#### Written request:
Quote verbatim every line of the listing below, from the line containing "Which is further, <region>107, 55, 177, 117</region>: leafy" through the final line, inclusive, omitting the pictures.

****

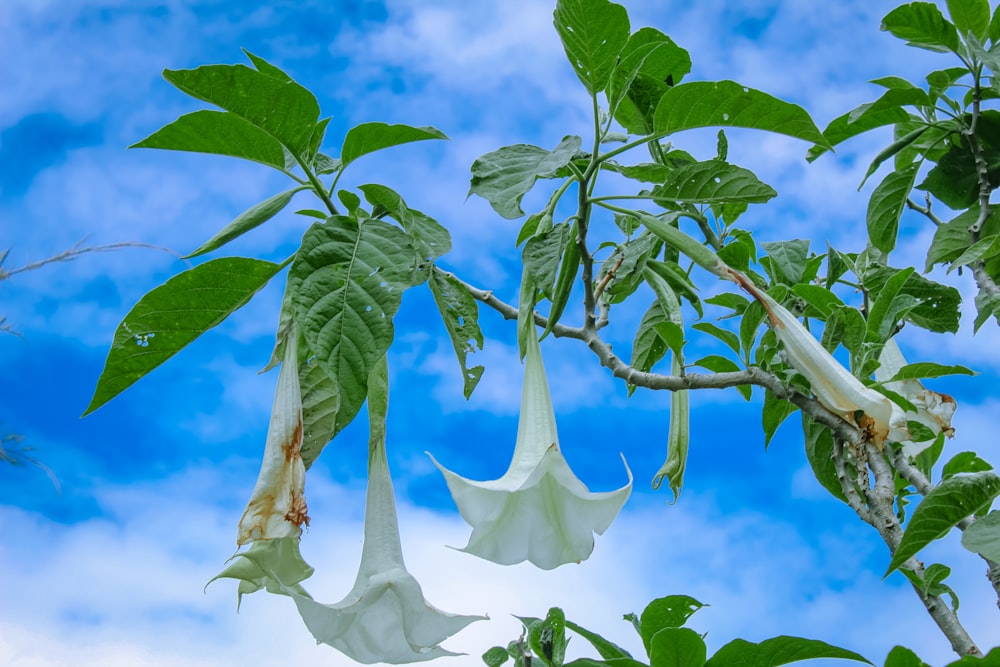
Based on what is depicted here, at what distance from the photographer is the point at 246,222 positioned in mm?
1389

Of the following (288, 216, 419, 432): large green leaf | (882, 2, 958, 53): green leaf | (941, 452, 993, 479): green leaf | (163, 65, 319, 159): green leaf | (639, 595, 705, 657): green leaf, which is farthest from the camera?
(882, 2, 958, 53): green leaf

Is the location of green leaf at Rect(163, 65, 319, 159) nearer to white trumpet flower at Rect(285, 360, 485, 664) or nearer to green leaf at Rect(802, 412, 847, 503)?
white trumpet flower at Rect(285, 360, 485, 664)

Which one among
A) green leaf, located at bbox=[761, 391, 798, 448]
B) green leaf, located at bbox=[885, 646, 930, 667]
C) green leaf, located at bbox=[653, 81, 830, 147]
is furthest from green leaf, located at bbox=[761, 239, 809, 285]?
green leaf, located at bbox=[885, 646, 930, 667]

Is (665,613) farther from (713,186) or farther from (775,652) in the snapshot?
(713,186)

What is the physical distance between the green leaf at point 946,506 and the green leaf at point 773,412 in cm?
53

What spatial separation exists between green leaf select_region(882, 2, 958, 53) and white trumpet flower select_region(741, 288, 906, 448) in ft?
3.68

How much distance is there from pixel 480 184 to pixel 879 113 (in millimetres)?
1296

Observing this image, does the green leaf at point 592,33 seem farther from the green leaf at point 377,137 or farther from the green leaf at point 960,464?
the green leaf at point 960,464

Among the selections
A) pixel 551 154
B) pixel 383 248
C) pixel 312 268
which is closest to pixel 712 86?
→ pixel 551 154

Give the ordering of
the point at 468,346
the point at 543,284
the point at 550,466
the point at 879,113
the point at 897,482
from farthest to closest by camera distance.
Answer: the point at 879,113 → the point at 897,482 → the point at 468,346 → the point at 543,284 → the point at 550,466

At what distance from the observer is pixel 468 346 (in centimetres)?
154

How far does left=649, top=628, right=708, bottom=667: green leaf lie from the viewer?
127 cm

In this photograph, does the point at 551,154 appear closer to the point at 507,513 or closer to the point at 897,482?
the point at 507,513

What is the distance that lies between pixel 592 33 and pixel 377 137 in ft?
1.25
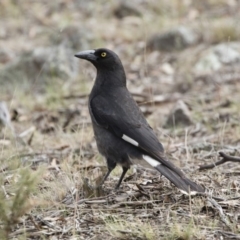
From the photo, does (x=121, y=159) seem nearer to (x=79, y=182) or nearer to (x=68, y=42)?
(x=79, y=182)

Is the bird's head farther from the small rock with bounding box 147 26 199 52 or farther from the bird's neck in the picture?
the small rock with bounding box 147 26 199 52

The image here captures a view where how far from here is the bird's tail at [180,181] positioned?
4.29m

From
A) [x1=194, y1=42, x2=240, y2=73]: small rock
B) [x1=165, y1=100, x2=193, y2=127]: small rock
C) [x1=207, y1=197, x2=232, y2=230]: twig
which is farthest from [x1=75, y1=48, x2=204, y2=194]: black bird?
[x1=194, y1=42, x2=240, y2=73]: small rock

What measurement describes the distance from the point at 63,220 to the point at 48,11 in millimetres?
9116

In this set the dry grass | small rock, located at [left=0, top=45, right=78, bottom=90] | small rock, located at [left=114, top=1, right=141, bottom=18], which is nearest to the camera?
the dry grass

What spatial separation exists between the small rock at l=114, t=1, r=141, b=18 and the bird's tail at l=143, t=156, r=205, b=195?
7.72m

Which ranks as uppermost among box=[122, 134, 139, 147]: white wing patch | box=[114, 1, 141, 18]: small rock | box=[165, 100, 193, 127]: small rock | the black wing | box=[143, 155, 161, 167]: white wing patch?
box=[114, 1, 141, 18]: small rock

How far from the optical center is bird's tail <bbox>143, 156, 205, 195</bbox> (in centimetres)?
429

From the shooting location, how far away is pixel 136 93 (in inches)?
313

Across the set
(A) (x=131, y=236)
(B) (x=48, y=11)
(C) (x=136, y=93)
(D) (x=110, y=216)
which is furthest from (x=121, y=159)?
(B) (x=48, y=11)

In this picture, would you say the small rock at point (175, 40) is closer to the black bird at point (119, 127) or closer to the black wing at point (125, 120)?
the black bird at point (119, 127)

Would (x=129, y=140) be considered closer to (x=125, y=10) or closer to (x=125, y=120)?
(x=125, y=120)

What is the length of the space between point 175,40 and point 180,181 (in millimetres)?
6175

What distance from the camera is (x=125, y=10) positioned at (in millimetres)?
12031
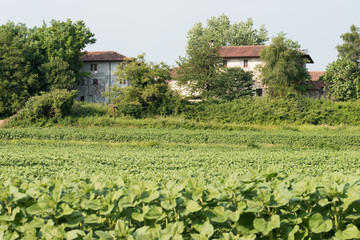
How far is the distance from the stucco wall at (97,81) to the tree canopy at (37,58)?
3315 mm

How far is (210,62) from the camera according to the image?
46.3 meters

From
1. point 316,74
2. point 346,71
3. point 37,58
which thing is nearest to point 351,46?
point 346,71

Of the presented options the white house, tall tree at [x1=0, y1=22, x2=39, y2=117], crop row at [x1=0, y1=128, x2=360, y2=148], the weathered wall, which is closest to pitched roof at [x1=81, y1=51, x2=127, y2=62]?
tall tree at [x1=0, y1=22, x2=39, y2=117]

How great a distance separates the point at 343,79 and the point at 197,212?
52.1m

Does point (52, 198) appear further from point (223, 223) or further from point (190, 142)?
point (190, 142)

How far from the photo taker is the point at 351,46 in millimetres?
51969

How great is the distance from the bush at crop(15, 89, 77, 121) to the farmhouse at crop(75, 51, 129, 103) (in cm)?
1873

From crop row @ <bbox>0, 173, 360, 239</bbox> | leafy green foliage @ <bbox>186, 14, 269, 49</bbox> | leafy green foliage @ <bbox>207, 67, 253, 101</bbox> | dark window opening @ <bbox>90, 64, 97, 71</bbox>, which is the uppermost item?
leafy green foliage @ <bbox>186, 14, 269, 49</bbox>

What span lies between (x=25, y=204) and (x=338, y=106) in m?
40.6

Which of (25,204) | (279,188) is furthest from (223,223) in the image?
(25,204)

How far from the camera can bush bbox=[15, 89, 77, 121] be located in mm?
37875

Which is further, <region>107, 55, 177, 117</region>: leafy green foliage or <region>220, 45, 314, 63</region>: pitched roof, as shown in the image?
<region>220, 45, 314, 63</region>: pitched roof

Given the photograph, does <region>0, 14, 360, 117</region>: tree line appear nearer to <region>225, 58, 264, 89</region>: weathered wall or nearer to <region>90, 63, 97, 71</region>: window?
<region>225, 58, 264, 89</region>: weathered wall

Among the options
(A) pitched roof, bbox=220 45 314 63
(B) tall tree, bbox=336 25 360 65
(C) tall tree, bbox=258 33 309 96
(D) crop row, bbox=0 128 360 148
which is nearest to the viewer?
(D) crop row, bbox=0 128 360 148
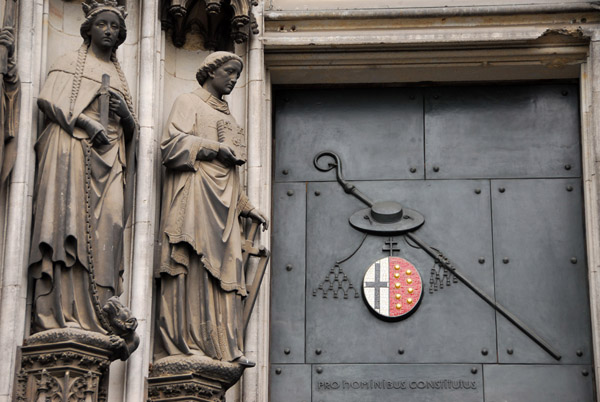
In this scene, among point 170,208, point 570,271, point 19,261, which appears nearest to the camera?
point 19,261

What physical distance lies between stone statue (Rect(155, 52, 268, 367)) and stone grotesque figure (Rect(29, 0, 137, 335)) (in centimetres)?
38

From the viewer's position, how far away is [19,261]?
35.7 ft

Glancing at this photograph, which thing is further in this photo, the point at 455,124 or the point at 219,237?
the point at 455,124

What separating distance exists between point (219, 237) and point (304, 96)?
Answer: 6.93 ft

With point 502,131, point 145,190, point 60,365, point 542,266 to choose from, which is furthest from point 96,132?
point 542,266

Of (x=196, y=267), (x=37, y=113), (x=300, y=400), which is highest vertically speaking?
(x=37, y=113)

****

#### Answer to this task:
Which is further, <region>107, 55, 177, 117</region>: leafy green foliage or <region>220, 45, 314, 63</region>: pitched roof, as shown in the image?
<region>220, 45, 314, 63</region>: pitched roof

Given the photograph, does <region>0, 14, 360, 117</region>: tree line appear nearer to <region>225, 58, 264, 89</region>: weathered wall or nearer to <region>90, 63, 97, 71</region>: window?
<region>225, 58, 264, 89</region>: weathered wall

Among the options
(A) pitched roof, bbox=220 45 314 63
(B) tall tree, bbox=336 25 360 65
(C) tall tree, bbox=258 33 309 96
(D) crop row, bbox=0 128 360 148
which is nearest to the viewer?
(D) crop row, bbox=0 128 360 148
In this scene, among point 170,208, point 570,271, point 19,261, which appears nearest to the camera?
point 19,261

What physical distance lies between stone statue (Rect(155, 52, 268, 367)) and stone grotesque figure (Rect(29, 0, 137, 335)) (in centimetres)?
38

From the viewer's position, how far away is [19,261]?
35.7 ft

Glancing at this photograph, which thing is further in this photo, the point at 455,124 or the point at 219,237?
the point at 455,124

What separating distance exists between point (219, 237) and point (304, 96)?
Answer: 6.93 ft

With point 502,131, point 145,190, point 60,365, point 542,266 to choose from, which is furthest from point 96,132?
point 542,266

Of (x=196, y=267), (x=37, y=113), (x=300, y=400), which is highest vertically speaking?
(x=37, y=113)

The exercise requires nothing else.